I have always aspired to be the kind of person who could pull off a decent prank, but although I don't like to admit it, I have proved remarkably inept. Sure, there was the year I managed to persuade my daughter that she had just consumed a plate of fuzzy green caterpillars in tomato sauce, but in her defense, she was 6 at the time. After a while, the spilled-catsup gags get stale, your kids no longer believe your stories about the new monkey mayor of San Marino, and your wife knows before opening it that the paper you have lovingly fetched for her from the dew-damp front lawn is going to be 18 months out of date.

This year, I was sure I had figured something out: I was going out of town, I had to put together a restaurant review in a hurry, and I managed to talk Anne Fishbein, our intrepid restaurant photographer, into meeting me for lunch 35 miles from her house — at the Arcadia Olive Garden.
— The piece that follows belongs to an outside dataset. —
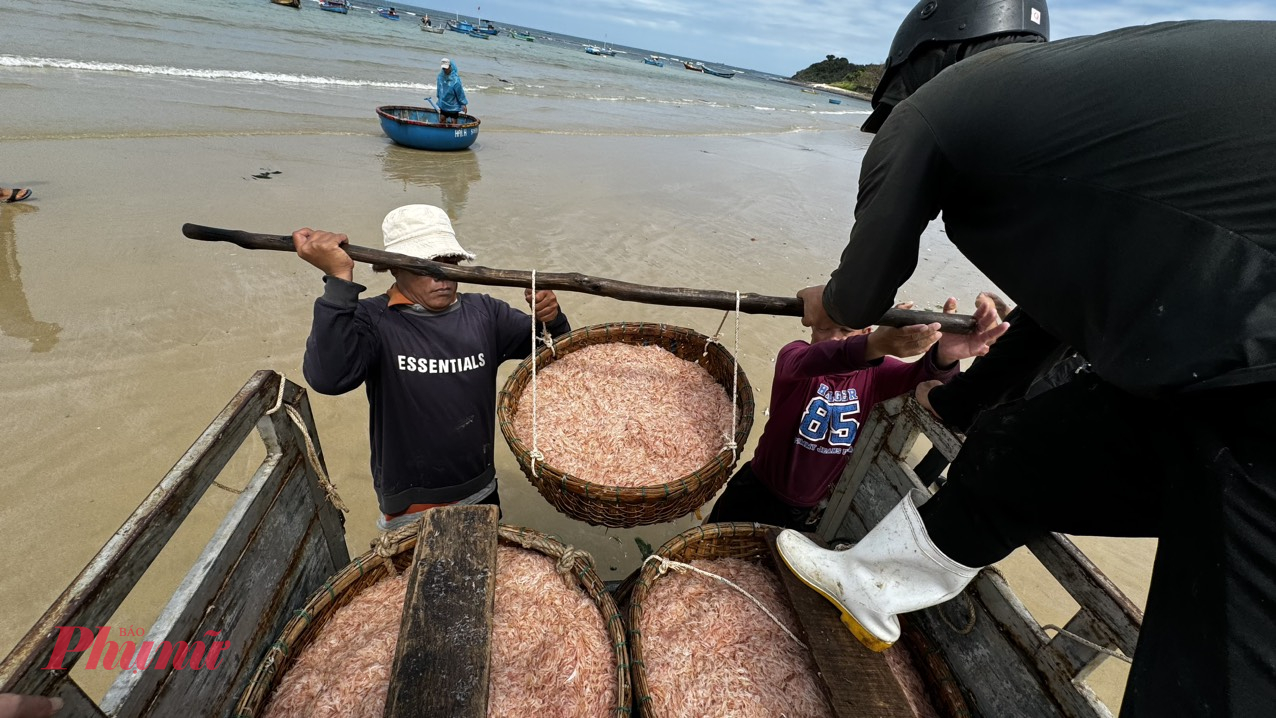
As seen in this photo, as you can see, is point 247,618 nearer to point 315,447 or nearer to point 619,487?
point 315,447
We had been spending too much time covering Sichuan restaurants, Korean dives and regional Mexican food, I argued, and readers had been complaining about our enthusiasm for the expensive intercultural restaurants I like so much. Harriet Ells, who produces the Good Food show on KCRW, had recently asked me to hold off on noodles for a bit, so I was able to summon the genuine outrage of a man forbidden — forbidden! — to share his love for dan dan mian.

It was simple: We were going to meet at the Olive Garden, where we would act like tourists and explore the wonders of seafood alfredo and unlimited bread sticks, to express for once the simple goodness of Venetian apricot chicken and grilled shrimp caprese, of chicken scampi and smoked mozzarella fonduta and lasagna fritta. (What is lasagna fritta? Apparently rolled lasagna sliced into thick discs, crisped in trans-fat-free boiling oil and served with a marinara dipping sauce. Words for once fail me.)

The chain has introduced an aesthetic of Tuscan goodness, I assured Anne. Olive Garden chefs now undergo rigorous training at the Culinary Institute of Tuscany, in the heart of Chianti Classico, where “they learn the key values and skills needed to remain true to the rich history of Italian cuisine.'' They bring in their own chianti now, grown around an 11th-century castle called Riserva di Fizzano — the “village'' name is the rough equivalent of calling an olive-oil town Extra-Vergine di Olio. They use pecorino Romano. From Italy. It's cheese. And they were planning to remodel a certain percentage of their restaurants to resemble Tuscan country inns — Tuscan country inns of a sort that didn't really exist until a 1980s ad campaign for digestive biscuits convinced the Italian populace that they did, but no matter.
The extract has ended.